Re^3: [XS] sv_setpv change in behaviour with perl-5.42.0 and later
by ikegami (Patriarch) on Jan 29, 2026 at 02:53 UTC

    Except that, with earlier perls, the new buffer is the same length as the old buffer

    That's not true. When older Perls create a new buffer, they are just a bit larger than necessary, just like in 5.42.

    In all the examples where you claim there's a new buffer was allocated based on the size of the old one, you are mistaken. As I explained, no new buffer was allocated in those cases. set_sv is simply modifying the existing buffer, something you can't do with shared buffer. And since Perl never shrinks a buffer, modifying the buffer does not shrink it.[1]


    1. It can free it, e.g. using undef $s; (as opposed to $s = undef;), which could eventually result with a shorter buffer in $s. But I don't know of any circumstances in which it directly shrinks a buffer.

      ... modifying the buffer does not shrink it

      So what does SvLEN tell us about the buffer ?
      According to perlapi documentation:
      "SvLEN" Returns the size of the string buffer in the SV, not including any part attributable to "SvOOK". See "SvCUR".
      Now, I don't understand the reference to "SvOOK" and "SvCUR", but the bit that says "Returns the size of the string buffer in the SV" means (to me) that if the value of LEN (ie SvLEN) has been reduced, then size of the buffer has been reduced - ie the buffer has been shrunk.
      Not so ?

      Cheers,
      Rob
        I think this is a matter of semantics. A particular buffer, once allocated, has size SvLEN() and never shrinks. However, that buffer can (under some circumstances) be freed and a different buffer allocated with a smaller SvLEN().

        Dave.

        SvLEN is the size of the buffer currently referenced by SvPVX.

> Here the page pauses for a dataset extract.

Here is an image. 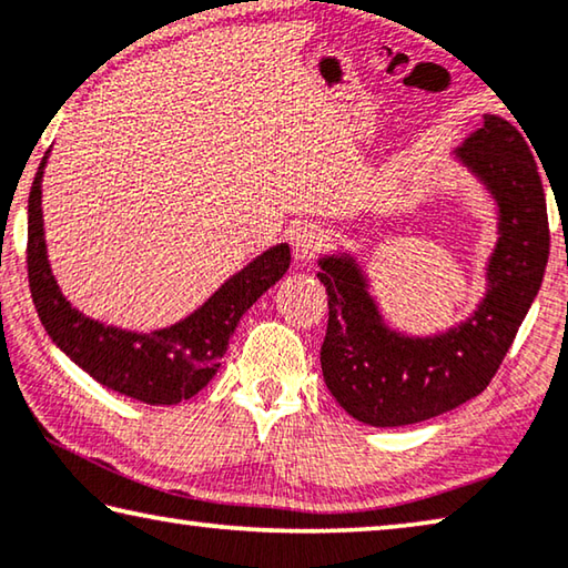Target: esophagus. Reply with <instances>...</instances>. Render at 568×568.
<instances>
[{"instance_id":"obj_1","label":"esophagus","mask_w":568,"mask_h":568,"mask_svg":"<svg viewBox=\"0 0 568 568\" xmlns=\"http://www.w3.org/2000/svg\"><path fill=\"white\" fill-rule=\"evenodd\" d=\"M323 242H326V235H323V230L313 222H298L291 230L293 255L298 260H311L313 255H318Z\"/></svg>"}]
</instances>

        I didn't say a scalar's buffer couldn't be replaced with a smaller one (which would result in a reduction of a scalar's SvLEN). But even so, it doesn't replace a scalar's buffer unless necessary either.

        That's why copying a short string over a long one in a buffer doesn't affect the buffer size (in any version of Perl).

        use Devel::Peek qw( Dump ); $_ = "x" x 999; $_ .= "x"; # Force unsharing. Dump( $_ ); $_ = "abc"; Dump( $_ );
        SV = PV(0x5b5d1f3fdee0) at 0x5b5d1f439bc8 REFCNT = 1 FLAGS = (POK,pPOK) PV = 0x5b5d1f441580 "xxx[...]xxx"\0 CUR = 1000 LEN = 1001 SV = PV(0x5b5d1f3fdee0) at 0x5b5d1f439bc8 REFCNT = 1 FLAGS = (POK,pPOK) PV = 0x5b5d1f441580 "abc"\0 <-- Same buffer CUR = 3 LEN = 1001 <-- Same size

        And that's why the difference between when SvLEN goes down or not is whether Perl must allocate a fresh buffer or not.


        OOK is a mechanism which can be used used to efficiently delete from the start of a string. Rather than shifting the entire contents of the buffer, OOK can be used to fake the start and size of the buffer instead.

        use Devel::Peek qw( Dump ); $_ = "abcdefghi"; $_ .= "j"; # Force unsharing. Dump( $_ ); substr( $_ , 0 , 1 ) = ""; Dump( $_ );
        SV = PV(0x600760853ee0) at 0x6007608a35d8 REFCNT = 1 FLAGS = (POK,pPOK) PV = 0x60076086a2e0 "abcdefghij"\0 CUR = 10 LEN = 16 SV = PV(0x600760853ee0) at 0x6007608a35d8 REFCNT = 1 FLAGS = (POK,OOK,pPOK) OFFSET = 1 PV = 0x60076086a2e1 ( "\x01" . ) "bcdefghij"\0 CUR = 9 LEN = 15

        There's still a 16 byte buffer at 0x60076086a2e0, and the scalar's buffer was replaced with a a 15 byte virtual buffer at 0x60076086a2e1.


        SvCUR is offered as a contrast. SvLENis the size of the buffer, and SvCUR is the portion used. Also, someone looking for SvCUR might have landed on SvLEN.